• Task brief:
In the passage on the two trusts:
(a) Who became the sole trustee of both trusts after the other trustee resigned?
(b) What did the appellate court say precluded any merger?
(c) What did the appellate court do with the land judge's ruling?

As with all trusts, the construction of the document is the first place administrators and courts look at to determine the intent of the trustee. Both trusts in this case were created in the 1980s, for a term of forty hears and thirty years, unless the death of the settlor occurred first.  The 40 years trust named the settlor as the beneficiary, and then the two appellants, or their survivors, as the next beneficiaries if he died.  The trustees named in the document were the settlor and another woman, with a provision that either will become the sole trustee if the other dies or resigns.  The 30 years trust had similar language, with the same trustees and beneficiaries named.  It also had a similar provision assigning the remaining trustee as the sole trustee if one dies or resigns.  The settlor eventually became the sole trustee for both trusts after the other trustee resigned as trustee and assigned her interest.

The heirs of the settlor filed suit after his passing, arguing that the trusts terminated when the settlor became the sole trustee.  The land judge agreed, finding the paragraphs within the trust to be inconsistent with one another – with one paragraph naming the two appellants as beneficiaries and another within the trust document as heirs.  The judge also found that the doctrine of merger applied when the settlor became the sole trustee, becoming the sole lifetime beneficiary and trustee of each trust.  The appellate court disagreed with this analysis, finding that the second paragraph in question dictated the proceeds to be divided among the “beneficiaries if living”.  Both appellants were alive at the time of the settlor’s death.  The appellate court found reading the document as a whole consistently pointed to the appellants as beneficiaries of the trust.  The appellate court also disagreed with the land judge’s view of merger, pointing out that the designation of contingent beneficiaries precluded any merger.  The appellate court reversed the ruling of the land judge and remanded it to the lower court for the trust property to be distributed to the beneficiaries, as intended by the settlor.

(Data items)
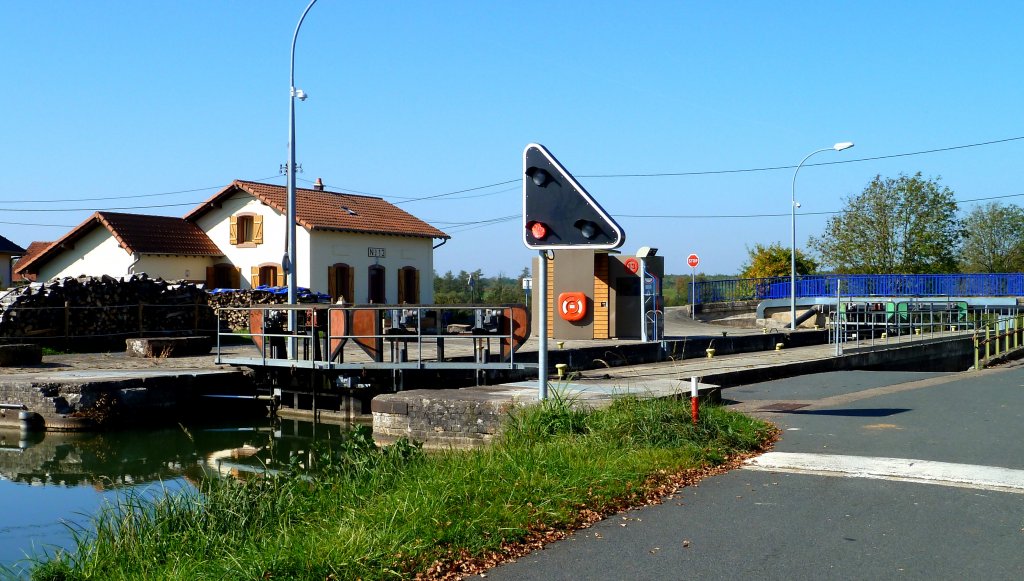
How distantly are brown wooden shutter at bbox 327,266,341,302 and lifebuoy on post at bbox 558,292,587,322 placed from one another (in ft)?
49.9

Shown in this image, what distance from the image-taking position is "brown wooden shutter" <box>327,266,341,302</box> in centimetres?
4216

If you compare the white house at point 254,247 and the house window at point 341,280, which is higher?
the white house at point 254,247

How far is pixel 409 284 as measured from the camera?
46750mm

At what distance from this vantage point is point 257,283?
43.8 metres

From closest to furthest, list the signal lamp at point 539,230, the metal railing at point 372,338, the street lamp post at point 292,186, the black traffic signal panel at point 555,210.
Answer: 1. the black traffic signal panel at point 555,210
2. the signal lamp at point 539,230
3. the metal railing at point 372,338
4. the street lamp post at point 292,186

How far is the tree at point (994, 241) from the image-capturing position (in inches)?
2621

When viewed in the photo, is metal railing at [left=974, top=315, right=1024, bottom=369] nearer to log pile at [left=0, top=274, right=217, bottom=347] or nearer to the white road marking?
the white road marking

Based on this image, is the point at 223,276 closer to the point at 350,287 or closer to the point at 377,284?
the point at 350,287

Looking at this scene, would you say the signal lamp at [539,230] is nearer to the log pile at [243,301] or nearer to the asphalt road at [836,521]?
the asphalt road at [836,521]

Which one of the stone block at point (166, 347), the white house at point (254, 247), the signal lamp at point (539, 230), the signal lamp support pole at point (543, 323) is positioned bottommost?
the stone block at point (166, 347)

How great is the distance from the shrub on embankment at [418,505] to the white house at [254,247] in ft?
109

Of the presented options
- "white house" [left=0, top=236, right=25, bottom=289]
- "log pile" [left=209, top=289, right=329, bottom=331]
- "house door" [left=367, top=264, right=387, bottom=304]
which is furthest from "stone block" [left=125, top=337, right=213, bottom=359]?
"white house" [left=0, top=236, right=25, bottom=289]

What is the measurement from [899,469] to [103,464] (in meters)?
11.2

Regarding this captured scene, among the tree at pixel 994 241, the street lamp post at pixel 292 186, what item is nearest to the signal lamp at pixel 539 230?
the street lamp post at pixel 292 186
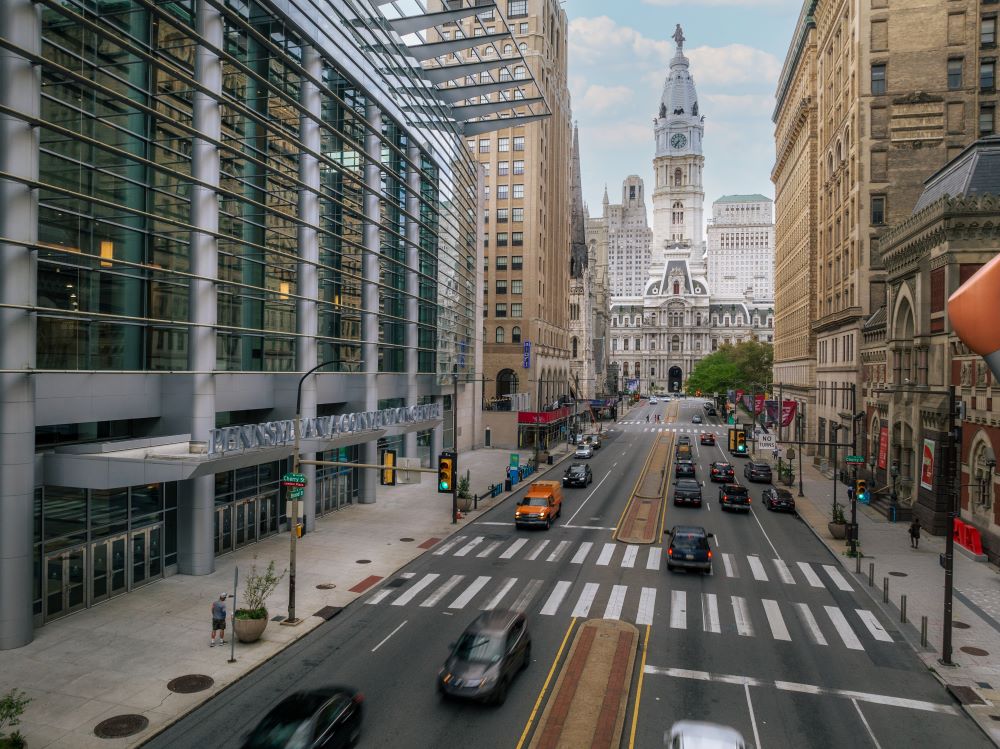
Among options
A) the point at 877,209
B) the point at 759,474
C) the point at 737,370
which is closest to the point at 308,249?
the point at 759,474

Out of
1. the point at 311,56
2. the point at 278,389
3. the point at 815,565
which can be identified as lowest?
the point at 815,565

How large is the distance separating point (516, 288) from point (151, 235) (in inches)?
2136

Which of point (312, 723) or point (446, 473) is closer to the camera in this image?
point (312, 723)

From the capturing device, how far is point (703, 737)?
11.4 m

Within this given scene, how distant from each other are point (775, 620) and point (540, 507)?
566 inches

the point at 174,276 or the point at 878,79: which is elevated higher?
the point at 878,79

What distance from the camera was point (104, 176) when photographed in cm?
2170

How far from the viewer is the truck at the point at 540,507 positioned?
32781 millimetres

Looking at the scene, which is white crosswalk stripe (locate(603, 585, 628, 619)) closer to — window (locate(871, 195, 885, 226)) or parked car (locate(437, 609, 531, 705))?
parked car (locate(437, 609, 531, 705))

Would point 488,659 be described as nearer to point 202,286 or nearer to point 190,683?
point 190,683

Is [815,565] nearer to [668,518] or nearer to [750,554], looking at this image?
[750,554]

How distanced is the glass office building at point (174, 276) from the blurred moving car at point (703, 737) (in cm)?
1421

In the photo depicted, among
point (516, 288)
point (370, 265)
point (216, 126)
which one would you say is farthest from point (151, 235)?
point (516, 288)

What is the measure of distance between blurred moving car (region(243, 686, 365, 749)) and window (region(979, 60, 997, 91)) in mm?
59064
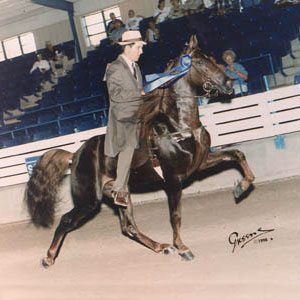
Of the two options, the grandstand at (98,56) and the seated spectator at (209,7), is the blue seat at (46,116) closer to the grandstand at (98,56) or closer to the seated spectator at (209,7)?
the grandstand at (98,56)

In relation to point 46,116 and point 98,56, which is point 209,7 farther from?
point 46,116

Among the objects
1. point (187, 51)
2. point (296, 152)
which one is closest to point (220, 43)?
point (296, 152)

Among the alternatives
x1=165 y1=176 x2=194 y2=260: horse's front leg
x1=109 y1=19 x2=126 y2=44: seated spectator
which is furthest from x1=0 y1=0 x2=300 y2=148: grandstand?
x1=165 y1=176 x2=194 y2=260: horse's front leg

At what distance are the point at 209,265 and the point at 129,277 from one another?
2.72 feet

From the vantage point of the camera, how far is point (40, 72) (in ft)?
32.4

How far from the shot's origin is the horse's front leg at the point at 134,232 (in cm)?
467

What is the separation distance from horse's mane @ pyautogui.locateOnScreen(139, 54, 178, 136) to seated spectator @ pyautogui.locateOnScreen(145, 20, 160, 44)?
5.02m

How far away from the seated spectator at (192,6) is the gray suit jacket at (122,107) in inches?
193

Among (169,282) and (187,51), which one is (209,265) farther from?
(187,51)

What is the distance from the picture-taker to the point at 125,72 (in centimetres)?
432

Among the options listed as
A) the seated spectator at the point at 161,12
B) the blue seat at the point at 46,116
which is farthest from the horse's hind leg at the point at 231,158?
the blue seat at the point at 46,116

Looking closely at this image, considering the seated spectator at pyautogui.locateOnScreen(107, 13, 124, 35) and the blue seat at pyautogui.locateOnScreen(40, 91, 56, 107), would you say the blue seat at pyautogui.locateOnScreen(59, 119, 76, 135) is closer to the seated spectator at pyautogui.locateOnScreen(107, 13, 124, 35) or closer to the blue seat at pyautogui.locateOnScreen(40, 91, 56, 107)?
the blue seat at pyautogui.locateOnScreen(40, 91, 56, 107)
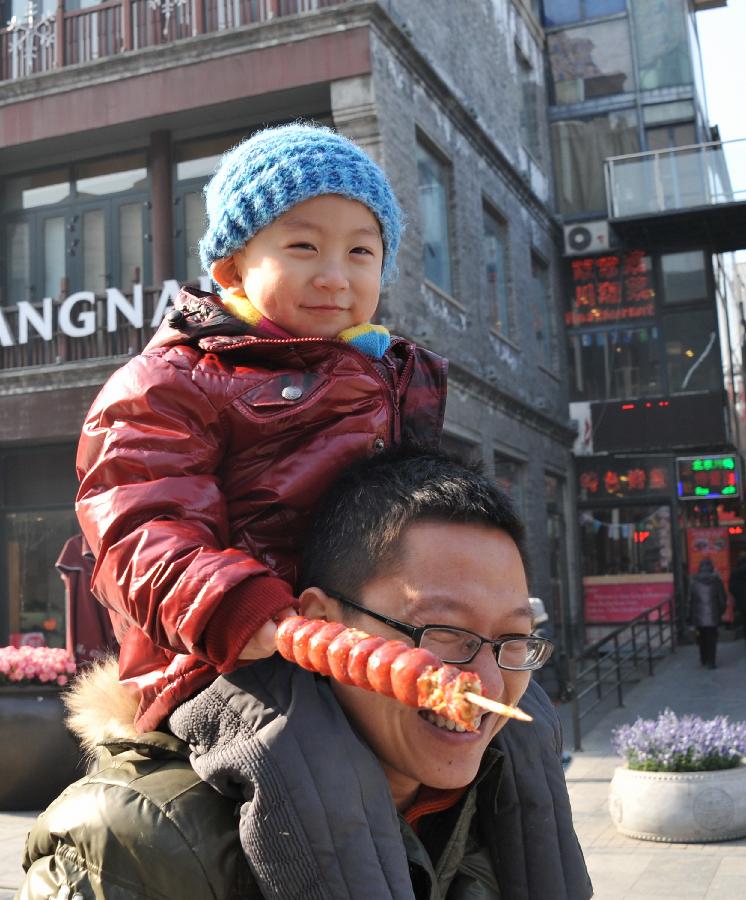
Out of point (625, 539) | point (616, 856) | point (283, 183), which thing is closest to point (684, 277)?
point (625, 539)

• Exercise response:
(a) The settlor.
(b) The designation of contingent beneficiaries.
(c) It reversed the ruling and remanded it to the lower court for the trust property to be distributed to the beneficiaries.